In my role at work, everything comes down to productivity and effectiveness. I might even be considered, by some, to be an expert on utilizing process and technology to increase productivity and effectiveness.
For today, though, I’m going to give you a metaphor (technically, this is actually a simile…) from both the expert and the frustrated employee perspective:
Companies operate like they are in their own long-distance car races.
Imagine you closed down Interstate 80 – New York to San Francisco. You then took each company, gave each employee a car that is representative of their capabilities as an employee, and gave those employees a goal with a prize:
- Get to the other end.
- Part of your prize is based on how fast everyone can get to the other end and how many make it.
- The other part is based on what order you come in. Come in first, get a bigger prize. Come in later, get a smaller prize. Don’t finish? Get nothing.
Let’s see how various types of companies would do.
A company of one
There are a lot of variables and wildcards in this one. A high-performing person operating as a company of one probably won’t break down along the way, and can probably go pretty fast. This person probably gets a decent prize at the end.
On the other hand, someone with pipe dreams but no experience, talent, or grit is likely to find themselves stranded somewhere in the middle of Ohio, hoping for the kindness of a stranger.
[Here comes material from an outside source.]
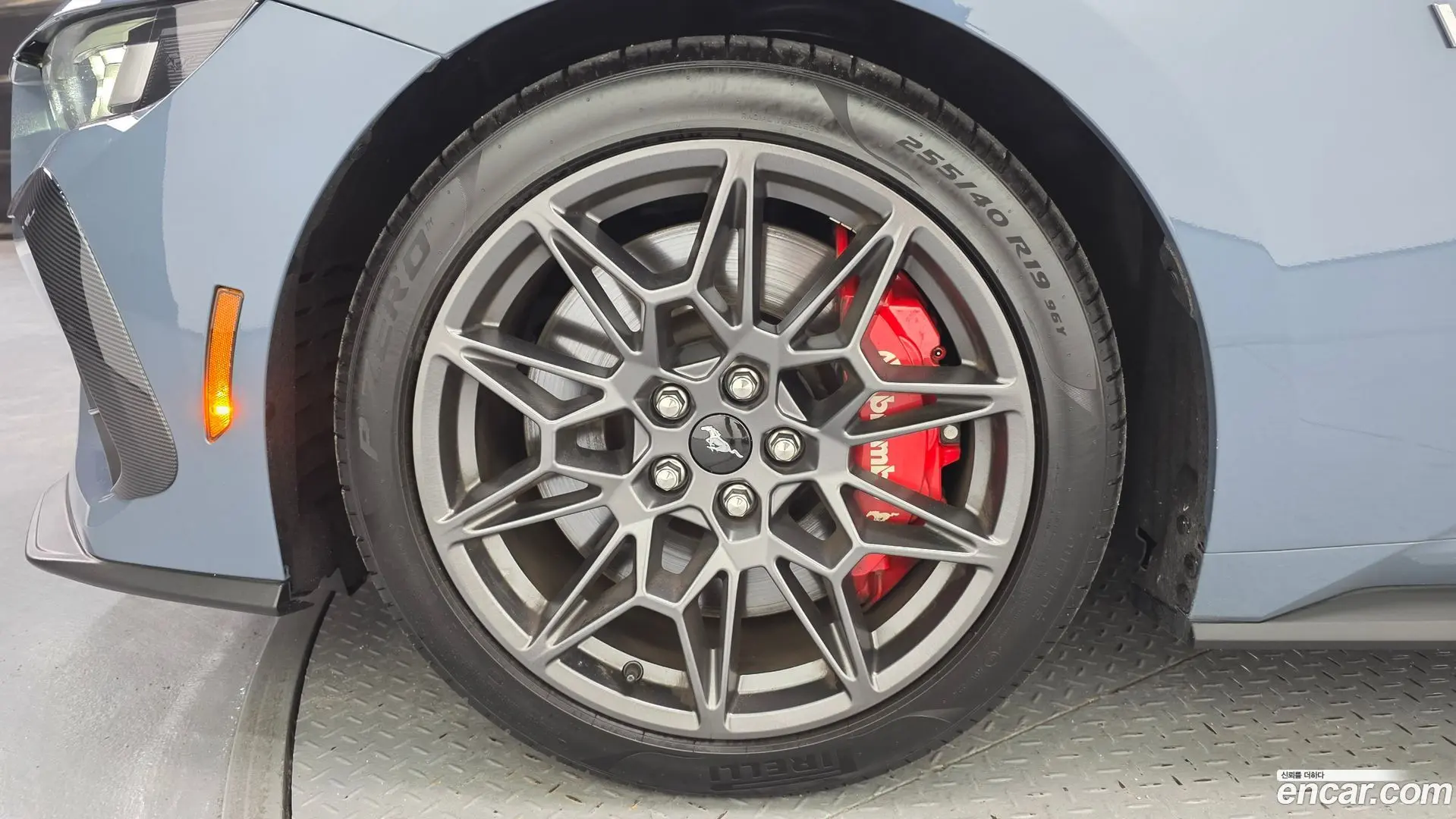 Ford Mustang 5.0 GT Premium Coupe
If they reach San Francisco at all, it won’t be very fast.
A start-up
If this start-up has a group of high-performing individuals who can work with a team mentality, they’re likely to speed along the freeway, drafting off each other for additional speed and fuel economy. They’ll help each other if something goes wrong, but if one person is consistently underperforming or having trouble, they’ll leave that person in the dust.
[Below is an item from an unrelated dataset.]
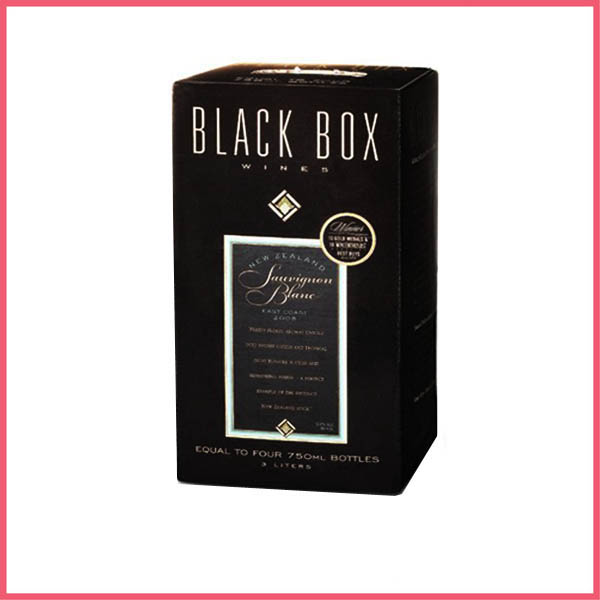 Black Box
If this start-up has a variety of capabilities, but averages toward the low end, you’ll get a variety of different results depending on different factors. If they help each other, they’ll get to the end, but much slower. If they don’t work as a team, most are likely to break down along the way, and their arrival in San Francisco is questionable.
A global enterprise
As you visualized the previous examples, you may have noticed that each company collectively had control of their fate. Here, however, is where we diverge from this trend.
This global enterprise has run this race many times, in order to achieve its enormous size. It has experts in how to go fast and navigate the route. It has maybe 400,000 quite reliable cars, including super- and hyper-cars, economy cars, luxury cars, you can imagine the people working in such a company. It even has its own team to assist those who need it.
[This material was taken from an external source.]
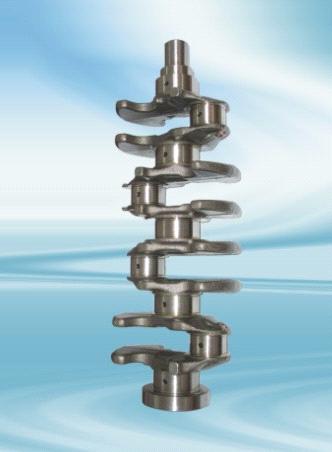 Car Crank Shaft from China Manufacturer, Manufactory, Factory and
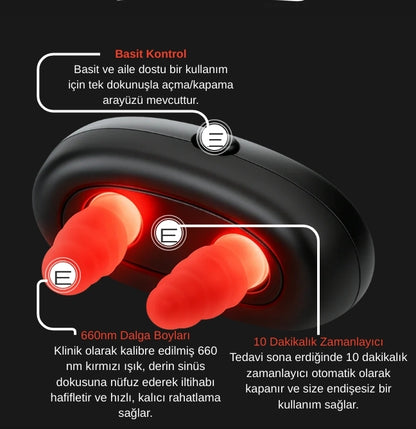 Nivon AirLight – Daha Rahat Nefes, Daha Sessiz Geceler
Now, picture the scene at the mouth of I-80, just a few miles west of Manhattan. 6 lanes of west-bound tarmac. Everyone wants to get to San Francisco – all 400,000 of them.
It starts slowly. The first out of the gate, including a Ferrari, a Corolla, a Lexus, and a Ram pickup, all hit the gas. The Lamborghini stuck behind the Corolla gets impatient, and tries to cut in front of the Mercedes next to it in a bid to pass. The Mercedes has to hit its brakes, slowing everyone behind it.
Fast-forward… Everyone is finally hitting their stride, faster passing slower, but all slowing down when the person in front slows down – say for a curve, a lane merge, avoiding a deer in the road, you name it.
No big cities once you leave the New York metro area until… Cleveland.
Now, everyone has to slow for freeway twists and turns, avoiding taking the wrong exit and ending up on I-77 South, narrower lanes through the city. It’s a much hairier task to get 400,000 cars through the city, even on a closed course, than it does 100.
Because the prize is partially on personal performance, and partially on company-wide performance on which they have virtually zero influence, everyone wants to get in front of the one they’re following.
- Stop and help? That’s someone else’s job.
- Listen to the organizational expert tell me how to drive? They don’t know how I do things.
- Follow executive direction? Heck, they’re the ones driving the Bugattis, Maybachs, and McLarens up front. There’s no way I’ll catch them.
At the end of the road…
As we work through this metaphor (simile), I’m pretty sure you get the point.
It’s much easier for a small organization to perform well. There’s plenty of room for all to work toward the goal together. There’s less incentive to promote self over group – in fact, it’s usually pointless if all are working together.
There are organizational experts who, using reliable data and studies, would suggest that the line between performing together like these small organizations and performing with the self in mind in the larger organizations is around 150 people. Think about that for a moment.
If companies start to lose relative effectiveness at around 150 people, why are there organizations that are much larger? Self-interest. If the organization is larger, there’s more individual advantage to being a Ferrari among supercars. It’s easier to hide mistakes and rely on the perceived stability of the large organization to attract talent and revenue.
Is there a lesson here? I’ll leave that up to you.